Hi-Tech Security Solutions spoke to the Consumer Goods Risk Initiative about the state of security in the retail market.
Hi-Tech Security Solutions and the Consumer Goods Council are partnering to bring Retail Risk 2011 to the industry for the fourth time. The event will be held on 4 August 2011 at The Forum in Bryanston.
The good news is that in the past year, retail crime statistics decreased considerably with armed robberies decreasing 43% and burglaries reportedly dropping 26% when compared to figures from 2009. The 2010 crime figures were the lowest ever recorded by the CGCSA.
Financial losses reported by the retailers as a result of crime also decreased substantially. A financial comparison on robbery indicates a 48% drop to R10,03m from R19,36m in 2009; and on burglaries there is a 49% decrease to R10,07m from R19,97m in 2009. Financial losses incurred as a result of robberies and burglaries in 2008 were R20,72m and R16,0m respectively.
Although violent crimes have declined, there is a reported increase in ATM bombings as well as bombings of safes during burglaries. The perpetrators are organised, experienced and ruthless. Commercial crime such as fraud including credit card and ID theft is also expected to increase. Increases in electronic crimes have also been reported, this includes phishing scams.
A concern is that the national increase in prices and more specifically the petrol price, may result in the motivation behind theft changing from greed to need as communities are not able to satisfy their basic needs for survival.
“Preventing crime in retail stores and shopping centres is not only about arresting the perpetrators, but also relies on removing the opportunity for crime. This implies learning from the mistakes and successes of others,” says the head of the Consumer Goods Risk Initiative (CGRI), James Oosthuizen. “To this end the CGRI has developed a set of best practices it distributes to member companies and that it believes contributed to the decline in reported serious crime.”
Oosthuizen was appointed as the head of the Consumer Goods Risk Initiative (CGRI) on 1 September 2010. After a successful career of 35 years in the SAPS. He joined the CGCSA as manager of Crime Prevention Strategies and is leading the business unit in the expansion of its service offerings as it gains more prominence in the industry.
As part of the expansion, the Jewellery Council joined the CGRI in October 2010 as a result of the continued victimisation of jewellery retailers. Its primary objective is to ensure the safety of staff and customers, as well as the mitigation of the impact of crime.

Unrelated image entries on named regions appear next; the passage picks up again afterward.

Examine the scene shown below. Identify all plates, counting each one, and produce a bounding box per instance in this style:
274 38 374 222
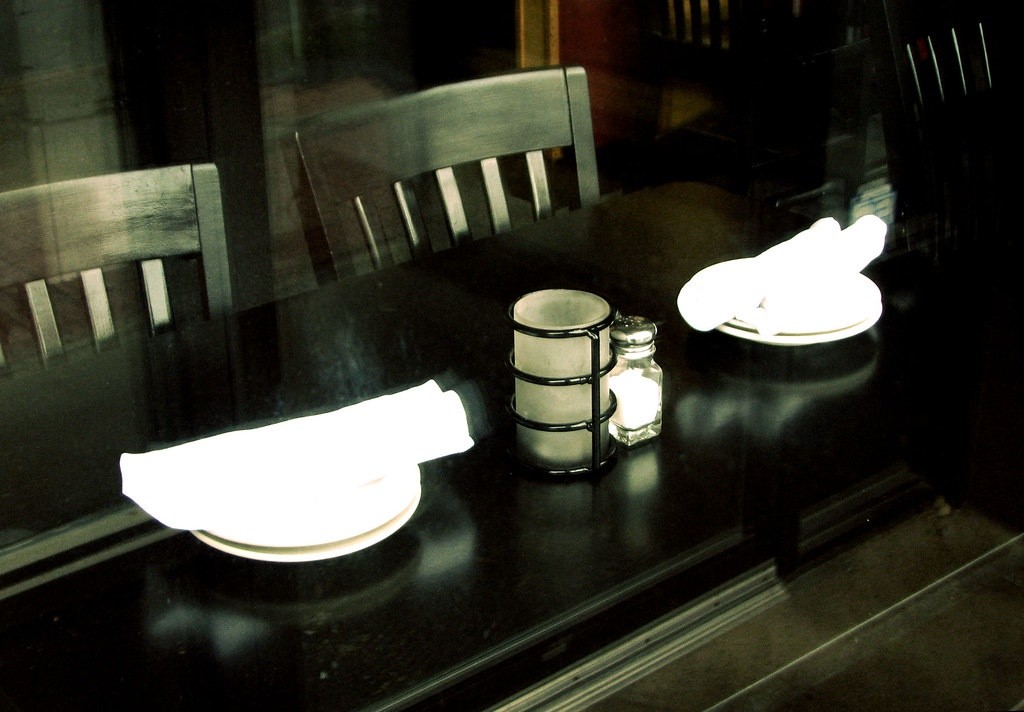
189 465 421 562
717 271 883 346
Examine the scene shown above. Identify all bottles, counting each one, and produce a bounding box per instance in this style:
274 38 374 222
608 314 664 446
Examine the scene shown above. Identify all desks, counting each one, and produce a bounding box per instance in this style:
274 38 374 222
0 182 1024 712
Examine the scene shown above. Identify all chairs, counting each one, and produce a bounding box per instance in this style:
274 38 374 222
293 65 601 287
0 161 233 369
862 0 995 266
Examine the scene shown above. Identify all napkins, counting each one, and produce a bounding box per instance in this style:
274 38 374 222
677 216 887 335
120 380 475 530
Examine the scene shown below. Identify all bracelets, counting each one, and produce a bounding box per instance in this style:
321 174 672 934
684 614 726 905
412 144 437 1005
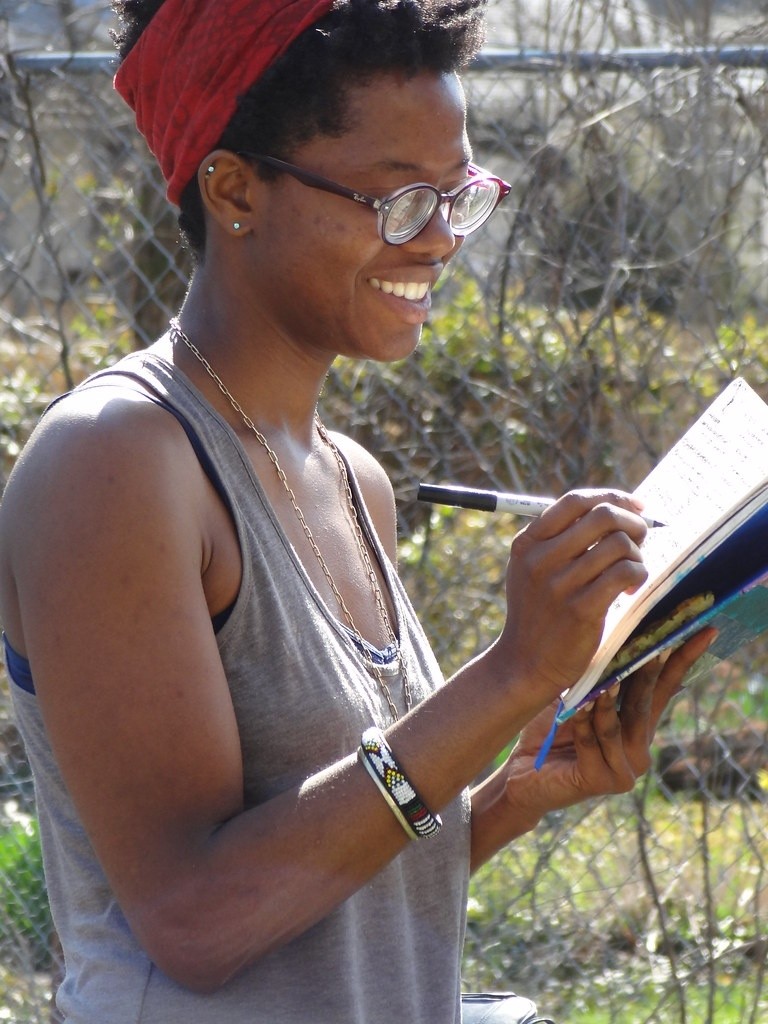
356 726 444 840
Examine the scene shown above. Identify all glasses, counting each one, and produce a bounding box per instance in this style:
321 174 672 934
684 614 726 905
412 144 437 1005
242 152 512 246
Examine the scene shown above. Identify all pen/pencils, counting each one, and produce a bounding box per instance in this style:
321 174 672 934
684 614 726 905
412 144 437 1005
415 484 671 529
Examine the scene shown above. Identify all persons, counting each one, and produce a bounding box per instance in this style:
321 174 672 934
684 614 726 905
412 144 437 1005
0 0 718 1024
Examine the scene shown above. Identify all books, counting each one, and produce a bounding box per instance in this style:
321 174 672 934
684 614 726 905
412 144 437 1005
541 377 768 726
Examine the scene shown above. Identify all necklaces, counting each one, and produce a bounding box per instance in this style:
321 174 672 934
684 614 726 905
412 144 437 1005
170 314 414 723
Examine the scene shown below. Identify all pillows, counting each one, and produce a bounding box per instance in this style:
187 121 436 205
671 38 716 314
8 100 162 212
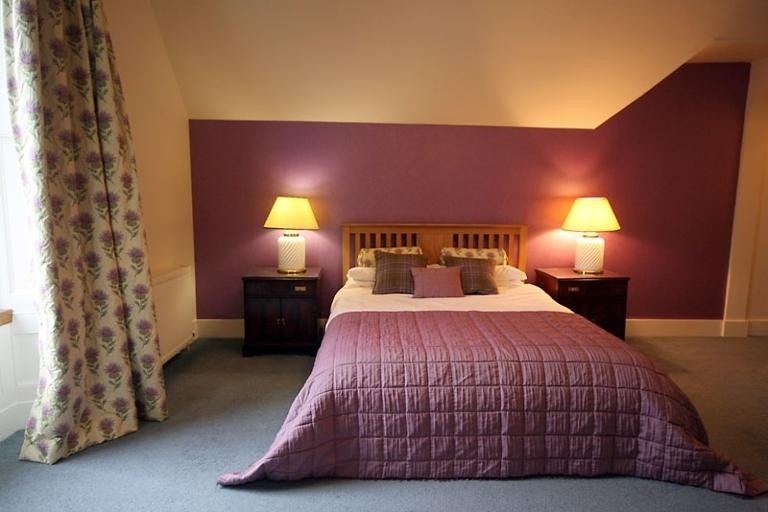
345 247 527 299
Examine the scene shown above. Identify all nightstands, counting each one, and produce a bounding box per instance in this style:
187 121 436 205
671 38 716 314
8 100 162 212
534 268 631 343
241 266 322 357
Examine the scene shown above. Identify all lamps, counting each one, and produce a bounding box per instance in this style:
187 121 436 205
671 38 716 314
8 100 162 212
263 196 321 275
561 196 621 274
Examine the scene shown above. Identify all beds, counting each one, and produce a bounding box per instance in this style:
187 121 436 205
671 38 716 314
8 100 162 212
217 222 768 498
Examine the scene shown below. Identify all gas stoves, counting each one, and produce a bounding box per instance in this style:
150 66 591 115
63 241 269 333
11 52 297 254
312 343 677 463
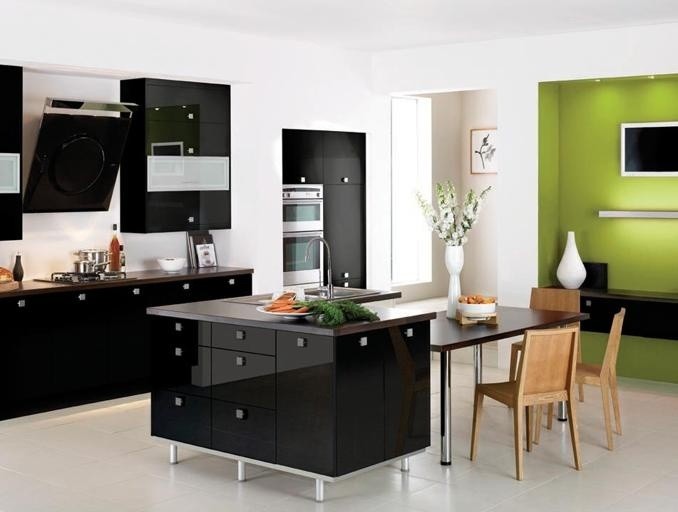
34 273 137 287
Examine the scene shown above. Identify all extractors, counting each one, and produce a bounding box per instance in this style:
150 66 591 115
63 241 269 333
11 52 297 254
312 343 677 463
22 98 140 211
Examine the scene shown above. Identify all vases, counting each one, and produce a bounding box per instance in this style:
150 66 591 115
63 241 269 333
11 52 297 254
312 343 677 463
445 239 466 318
553 229 590 292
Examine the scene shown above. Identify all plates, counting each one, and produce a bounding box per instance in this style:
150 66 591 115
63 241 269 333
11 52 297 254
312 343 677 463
258 302 325 318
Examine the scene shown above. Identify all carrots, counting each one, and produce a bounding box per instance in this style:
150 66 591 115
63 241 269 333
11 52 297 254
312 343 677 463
266 300 309 313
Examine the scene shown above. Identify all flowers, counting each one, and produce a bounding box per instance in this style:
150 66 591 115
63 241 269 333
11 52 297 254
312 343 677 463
408 176 494 246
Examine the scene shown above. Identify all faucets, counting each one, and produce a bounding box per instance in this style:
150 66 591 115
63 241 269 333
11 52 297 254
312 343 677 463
302 235 333 300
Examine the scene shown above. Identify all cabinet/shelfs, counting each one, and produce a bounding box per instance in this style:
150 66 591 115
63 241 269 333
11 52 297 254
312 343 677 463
147 306 213 466
209 315 278 484
112 276 172 409
322 129 367 187
0 287 53 428
119 79 235 231
282 128 324 185
164 271 210 305
323 184 367 280
49 280 117 421
210 267 255 300
386 311 440 474
0 65 27 242
271 320 386 502
323 278 367 291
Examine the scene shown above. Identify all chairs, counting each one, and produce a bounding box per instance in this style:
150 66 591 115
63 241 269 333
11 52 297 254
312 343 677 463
533 306 630 450
466 326 588 482
506 284 586 429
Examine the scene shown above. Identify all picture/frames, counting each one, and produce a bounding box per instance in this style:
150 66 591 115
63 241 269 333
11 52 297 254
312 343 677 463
467 126 501 178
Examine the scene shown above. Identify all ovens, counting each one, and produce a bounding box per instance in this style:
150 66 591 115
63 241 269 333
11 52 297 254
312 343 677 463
282 184 323 285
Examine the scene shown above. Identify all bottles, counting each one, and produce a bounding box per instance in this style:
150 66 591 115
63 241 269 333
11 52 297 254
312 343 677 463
110 224 125 272
13 250 24 283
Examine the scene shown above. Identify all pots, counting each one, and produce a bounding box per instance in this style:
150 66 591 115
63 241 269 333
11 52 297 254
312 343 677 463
72 248 109 274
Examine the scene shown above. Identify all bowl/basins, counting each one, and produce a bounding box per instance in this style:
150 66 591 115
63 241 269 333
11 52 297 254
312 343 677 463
458 302 496 314
157 257 186 275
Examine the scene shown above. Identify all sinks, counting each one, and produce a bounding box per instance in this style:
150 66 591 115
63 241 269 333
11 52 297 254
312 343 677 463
303 284 365 299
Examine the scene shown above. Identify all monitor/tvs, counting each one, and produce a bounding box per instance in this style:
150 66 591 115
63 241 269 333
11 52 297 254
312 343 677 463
621 122 678 177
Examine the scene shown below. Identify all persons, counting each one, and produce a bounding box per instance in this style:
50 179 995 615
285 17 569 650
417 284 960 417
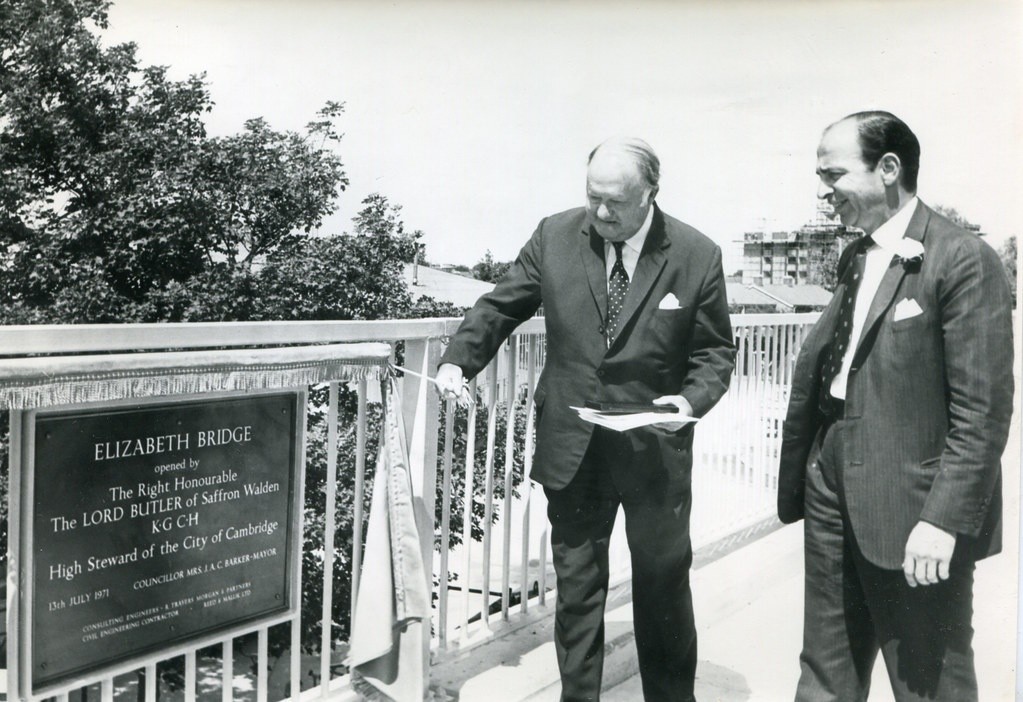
433 136 740 702
777 111 1016 702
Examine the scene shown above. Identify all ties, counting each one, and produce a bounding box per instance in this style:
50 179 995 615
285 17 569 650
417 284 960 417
607 242 630 347
819 240 868 416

Selma Black, manager, Member Services for the CGRI says that in the year ahead, the organisation will be continuing to expand its footprint as well as its service offerings, while improving the execution of its deliverables to members. Moreover, a system upgrade is currently under way that will enhance the organisation’s reporting and analysis capabilities significantly.
Retail Risk 2011
Black adds that one of the primary goals of the CGRI is information sharing and the Retail Risk conference provides the ideal platform to raise awareness among a wider audience. Retail Risk attendees include a broad range of retail- oriented professionals, from retail, forecourt and distribution business owners and managers, to retail and distribution security/risk managers, as well as security professionals that offer services to the retail and distribution sector.
This conference also paves the way to establish new and expand existing business network relationships. Attendees, presenters and organisers can draw on experience and expertise from relevant industries on how new challenges faced by the industry can best be dealt with.
“Retail Risk sets the perfect scene for the bigger picture, where not only the impact and consequences of crime can be identified and evaluated, but also where solutions and practical applications for business can be explored,” Black concludes.